▸ **Zadania**
a) Jaką formę, według tekstu o wierszu Baczyńskiego, przyjmuje cały utwór?
b) Proszę wymienić wszystkie interpretacje ostatniego pożegnania umierającego żołnierza z ojczystą ziemią, które podaje tekst o wierszu Baczyńskiego.

▸ **Prezentowany tekst**
━━━

Motyw Matki Boleściwej realizowali w swojej pracy także znacznie później tworzący poeci. Jednym z najbardziej znanych jest wiersz Krzysztofa Kamila Baczyńskiego „Elegia o... (chłopcu polskim)”. Autor ukazuje w nim tragizm czasów wojny. Utwór przedstawia historię młodego bohatera, który zginął, walcząc o Polskę. Był to prawdopodobnie przedstawiciel pokolenia Kolumbów, pragnący zobaczyć za życia wolną i niepodległą Ojczyznę. Cały wiersz przyjmuje formę monologu, w którym podmiot liryczny (ktoś z rodziców zabitego; z uwagi na biografię poety, szczególnie związanego ze swoją matką, zakładamy, że była to kobieta) wyraża swoją rozpacz po śmierci „syneczka”.
Pierwsza i druga zwrotka zawiera opis przeżyć młodego bohatera. W swoim krótkim życiu widział masowe egzekucje, liczne pożary i smutną, wojenna rzeczywistość. Przy pomocy przenośni i epitetów metaforycznych poeta ukazuje uczucia i emocje towarzyszące młodemu człowiekowi żyjącemu pod okupacją: „żelazne łzy”, „smutne oczy”. Młody żołnierz już w dzieciństwie został odarty z wszelkich marzeń i planów, dorastał w nieustannym strachu o własne życie: „odchowali Cię w ciemności, odkarmili bochnem trwóg”. Okoliczności i czasy, w jakich przyszło mu żyć, zmusiły go do zabijania, z czym nie mógł się pogodzić: „przemierzyłeś po omacku najwstydliwsze z ludzkich dróg”.
W ostatniej zwrotce poeta wykorzystał kontrast, aby ukazać moralne starcie dwóch odrębnych światów – dobra i zła:„I wyszedłeś, jasny synku, z czarna bronią w noc,
I poczułeś jak się jeży w dźwięku minut – zło”.
Ostatnie pożegnanie umierającego żołnierza z ojczystą ziemią przyjmuje formę błogosławieństwa. Może być ono interpretowane jako akt wybaczenia Niemcom (odpowiedzialnym za całe wojenne zło), modlitwa o duchowe wsparcie dla walczących Rodaków lub prośba o oczyszczenie z najcięższego grzechu – zabicia drugiego człowieka.

━━━

▸ **Linie danych**
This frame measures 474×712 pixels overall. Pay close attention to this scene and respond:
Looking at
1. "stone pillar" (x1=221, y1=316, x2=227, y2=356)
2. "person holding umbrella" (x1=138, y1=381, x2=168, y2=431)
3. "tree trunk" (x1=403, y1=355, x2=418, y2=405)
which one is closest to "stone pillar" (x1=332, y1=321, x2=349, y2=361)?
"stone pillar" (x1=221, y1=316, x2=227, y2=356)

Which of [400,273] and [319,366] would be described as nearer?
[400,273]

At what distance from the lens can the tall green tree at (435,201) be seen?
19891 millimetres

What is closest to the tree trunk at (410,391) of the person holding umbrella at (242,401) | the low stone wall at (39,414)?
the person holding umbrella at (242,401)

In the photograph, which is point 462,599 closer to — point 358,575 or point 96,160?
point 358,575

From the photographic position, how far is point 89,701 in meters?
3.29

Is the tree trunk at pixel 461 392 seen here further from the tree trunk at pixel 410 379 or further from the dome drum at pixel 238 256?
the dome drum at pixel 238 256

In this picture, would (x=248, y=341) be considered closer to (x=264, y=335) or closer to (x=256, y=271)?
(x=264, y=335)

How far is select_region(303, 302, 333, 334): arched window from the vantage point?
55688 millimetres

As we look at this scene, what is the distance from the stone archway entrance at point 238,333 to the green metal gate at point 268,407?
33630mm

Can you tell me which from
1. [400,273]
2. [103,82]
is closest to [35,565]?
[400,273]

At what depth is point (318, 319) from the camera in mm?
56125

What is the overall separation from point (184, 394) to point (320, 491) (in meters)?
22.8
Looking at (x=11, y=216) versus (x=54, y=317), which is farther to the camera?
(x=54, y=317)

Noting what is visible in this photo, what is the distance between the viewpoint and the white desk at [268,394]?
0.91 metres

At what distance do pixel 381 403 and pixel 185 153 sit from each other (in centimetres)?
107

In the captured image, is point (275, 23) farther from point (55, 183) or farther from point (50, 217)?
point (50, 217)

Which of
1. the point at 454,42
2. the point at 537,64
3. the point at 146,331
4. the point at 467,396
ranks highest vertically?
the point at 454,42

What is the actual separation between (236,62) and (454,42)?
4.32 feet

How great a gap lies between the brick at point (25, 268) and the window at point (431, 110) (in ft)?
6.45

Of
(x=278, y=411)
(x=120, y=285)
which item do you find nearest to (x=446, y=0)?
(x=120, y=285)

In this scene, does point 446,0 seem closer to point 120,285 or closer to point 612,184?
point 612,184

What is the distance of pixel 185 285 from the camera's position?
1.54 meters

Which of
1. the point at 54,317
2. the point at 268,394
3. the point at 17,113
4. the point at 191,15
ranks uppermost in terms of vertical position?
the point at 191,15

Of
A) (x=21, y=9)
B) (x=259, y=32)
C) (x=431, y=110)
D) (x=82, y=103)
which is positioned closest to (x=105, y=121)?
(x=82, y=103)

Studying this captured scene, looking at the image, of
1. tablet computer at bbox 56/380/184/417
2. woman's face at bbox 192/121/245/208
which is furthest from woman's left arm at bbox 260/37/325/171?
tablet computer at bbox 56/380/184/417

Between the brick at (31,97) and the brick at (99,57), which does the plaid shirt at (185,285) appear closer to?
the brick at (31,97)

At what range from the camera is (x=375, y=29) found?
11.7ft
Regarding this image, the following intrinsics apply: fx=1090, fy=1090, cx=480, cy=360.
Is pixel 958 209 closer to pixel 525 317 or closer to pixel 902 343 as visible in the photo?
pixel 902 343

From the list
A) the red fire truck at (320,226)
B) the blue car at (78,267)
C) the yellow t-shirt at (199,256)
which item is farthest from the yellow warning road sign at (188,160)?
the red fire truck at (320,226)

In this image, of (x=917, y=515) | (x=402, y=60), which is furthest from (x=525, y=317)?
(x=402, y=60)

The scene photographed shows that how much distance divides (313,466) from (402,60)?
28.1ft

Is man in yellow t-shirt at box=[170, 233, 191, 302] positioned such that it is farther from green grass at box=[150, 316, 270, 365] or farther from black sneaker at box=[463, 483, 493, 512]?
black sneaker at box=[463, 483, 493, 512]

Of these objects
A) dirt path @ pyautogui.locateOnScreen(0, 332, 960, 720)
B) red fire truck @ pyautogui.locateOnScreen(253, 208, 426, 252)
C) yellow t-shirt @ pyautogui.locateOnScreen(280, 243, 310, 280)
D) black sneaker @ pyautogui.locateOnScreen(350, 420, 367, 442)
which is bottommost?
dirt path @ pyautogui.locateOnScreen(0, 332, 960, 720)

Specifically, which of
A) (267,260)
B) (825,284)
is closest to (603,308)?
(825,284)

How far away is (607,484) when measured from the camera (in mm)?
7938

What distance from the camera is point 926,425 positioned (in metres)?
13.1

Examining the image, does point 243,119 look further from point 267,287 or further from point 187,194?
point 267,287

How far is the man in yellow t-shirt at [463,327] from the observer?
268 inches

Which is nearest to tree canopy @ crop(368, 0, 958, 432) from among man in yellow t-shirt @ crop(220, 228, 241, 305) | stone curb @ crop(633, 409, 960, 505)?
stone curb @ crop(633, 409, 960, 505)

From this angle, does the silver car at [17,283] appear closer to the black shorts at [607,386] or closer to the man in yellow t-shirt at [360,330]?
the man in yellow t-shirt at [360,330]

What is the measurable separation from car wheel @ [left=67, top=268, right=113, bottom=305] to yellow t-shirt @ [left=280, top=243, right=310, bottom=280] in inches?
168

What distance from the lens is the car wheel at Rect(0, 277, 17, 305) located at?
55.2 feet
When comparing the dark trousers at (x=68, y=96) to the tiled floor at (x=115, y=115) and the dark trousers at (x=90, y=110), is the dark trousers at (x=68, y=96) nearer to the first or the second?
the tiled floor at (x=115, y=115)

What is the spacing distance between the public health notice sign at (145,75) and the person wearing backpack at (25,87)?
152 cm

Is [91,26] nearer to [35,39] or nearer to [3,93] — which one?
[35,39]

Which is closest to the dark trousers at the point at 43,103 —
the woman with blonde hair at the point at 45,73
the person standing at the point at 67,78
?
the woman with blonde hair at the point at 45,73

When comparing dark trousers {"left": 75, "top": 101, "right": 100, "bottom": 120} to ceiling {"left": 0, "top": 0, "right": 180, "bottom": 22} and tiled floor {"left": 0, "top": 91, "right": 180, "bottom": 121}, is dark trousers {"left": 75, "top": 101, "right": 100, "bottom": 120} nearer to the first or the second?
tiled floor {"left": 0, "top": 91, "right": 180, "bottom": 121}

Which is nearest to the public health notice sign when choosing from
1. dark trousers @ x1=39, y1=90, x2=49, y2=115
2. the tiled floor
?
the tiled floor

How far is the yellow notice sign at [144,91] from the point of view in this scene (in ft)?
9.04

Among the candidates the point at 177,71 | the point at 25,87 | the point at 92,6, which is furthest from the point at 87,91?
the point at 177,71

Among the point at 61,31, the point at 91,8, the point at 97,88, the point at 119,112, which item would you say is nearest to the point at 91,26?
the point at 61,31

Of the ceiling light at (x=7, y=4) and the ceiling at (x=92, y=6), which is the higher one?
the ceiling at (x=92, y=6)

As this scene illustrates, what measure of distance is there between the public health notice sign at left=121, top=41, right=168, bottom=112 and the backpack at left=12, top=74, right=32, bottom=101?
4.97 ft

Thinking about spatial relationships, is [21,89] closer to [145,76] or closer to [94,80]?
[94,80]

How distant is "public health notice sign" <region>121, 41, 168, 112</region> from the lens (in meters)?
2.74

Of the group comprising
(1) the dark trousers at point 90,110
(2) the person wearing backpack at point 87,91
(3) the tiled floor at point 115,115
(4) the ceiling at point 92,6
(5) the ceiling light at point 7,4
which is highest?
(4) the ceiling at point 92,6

━━━

▸ **Wyniki**
a) Cały wiersz przyjmuje formę monologu.

b)
- akt wybaczenia Niemcom (odpowiedzialnym za całe wojenne zło)
- modlitwa o duchowe wsparcie dla walczących Rodaków
- prośba o oczyszczenie z najcięższego grzechu – zabicia drugiego człowieka